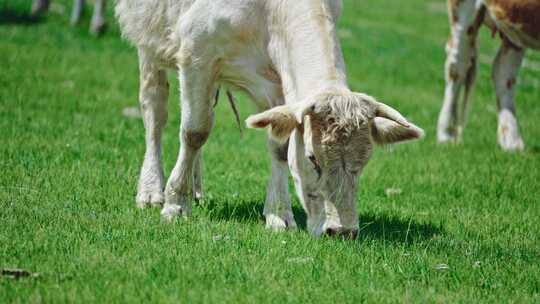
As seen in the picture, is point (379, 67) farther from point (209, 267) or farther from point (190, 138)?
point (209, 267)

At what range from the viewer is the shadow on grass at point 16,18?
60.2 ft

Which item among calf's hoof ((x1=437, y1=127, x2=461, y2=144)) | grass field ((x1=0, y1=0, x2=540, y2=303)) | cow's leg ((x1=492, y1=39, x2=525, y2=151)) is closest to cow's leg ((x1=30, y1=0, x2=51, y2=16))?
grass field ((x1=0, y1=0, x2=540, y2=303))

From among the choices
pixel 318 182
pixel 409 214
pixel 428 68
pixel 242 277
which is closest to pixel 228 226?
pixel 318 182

____

#### Instructions for the task:
Recast every line of the entries above as a numbered list, omitting the blank lines and leaving the pictures out.

#### Written reply:
1. As seen in the picture, is point (379, 67) farther from point (209, 267) or farther from point (190, 138)?
2. point (209, 267)
3. At what range from the viewer is the shadow on grass at point 16,18?
4. 60.2 ft
5. Which item among calf's hoof ((x1=437, y1=127, x2=461, y2=144)) | grass field ((x1=0, y1=0, x2=540, y2=303)) | cow's leg ((x1=492, y1=39, x2=525, y2=151)) is closest to cow's leg ((x1=30, y1=0, x2=51, y2=16))?
6. grass field ((x1=0, y1=0, x2=540, y2=303))
7. From among the choices
8. pixel 318 182
9. pixel 409 214
10. pixel 428 68
11. pixel 242 277
12. which is closest to pixel 228 226?
13. pixel 318 182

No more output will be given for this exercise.